━━ Available data

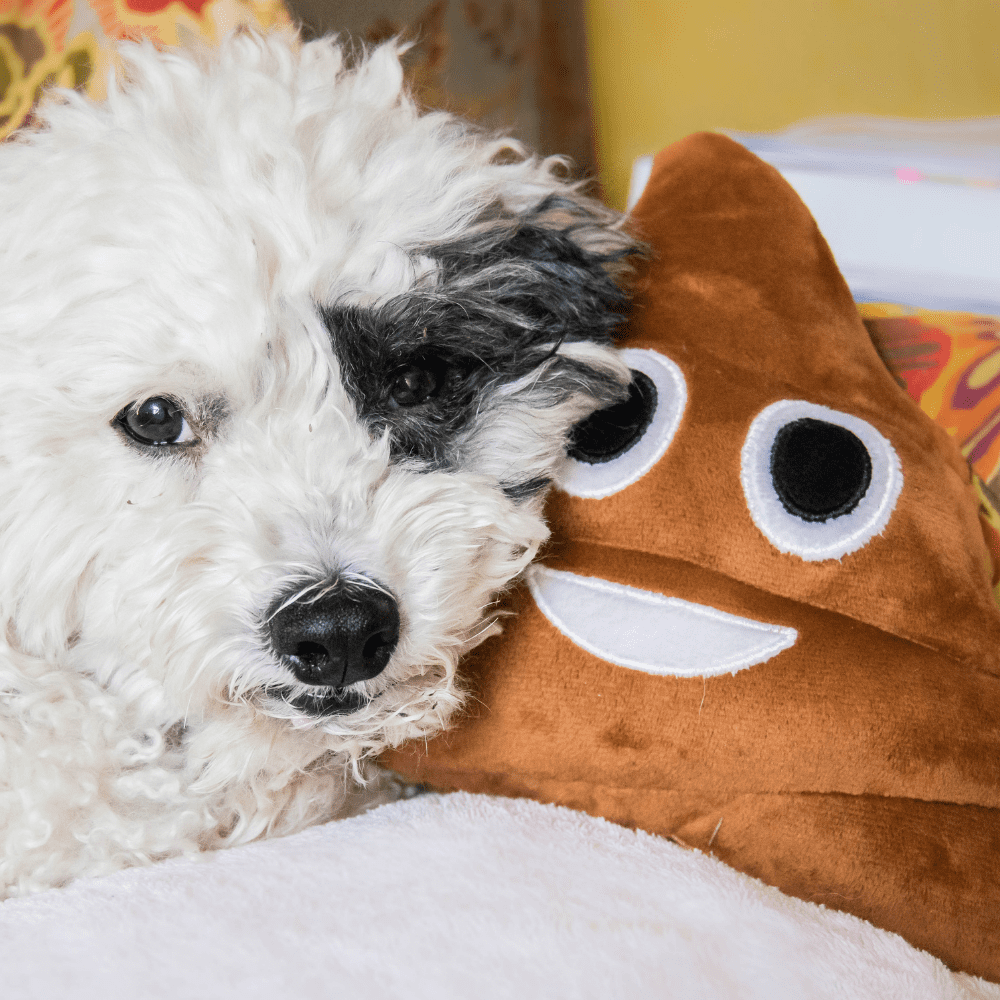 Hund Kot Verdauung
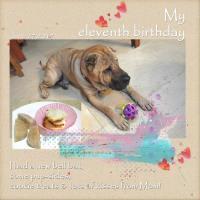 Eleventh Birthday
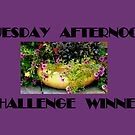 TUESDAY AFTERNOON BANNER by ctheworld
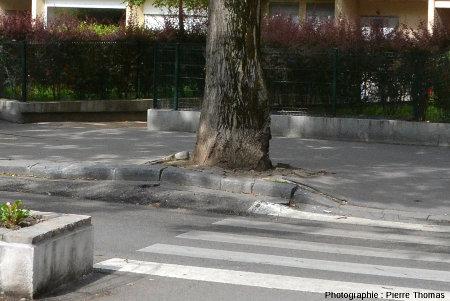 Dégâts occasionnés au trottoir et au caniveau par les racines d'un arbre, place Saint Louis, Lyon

━━━━

- _Problem statement_:
For this exercise, return the data above exactly and leave every picture out.

- _Exercise response_:
 Hund Kot Verdauung
 Eleventh Birthday
 TUESDAY AFTERNOON BANNER by ctheworld
 Dégâts occasionnés au trottoir et au caniveau par les racines d'un arbre, place Saint Louis, Lyon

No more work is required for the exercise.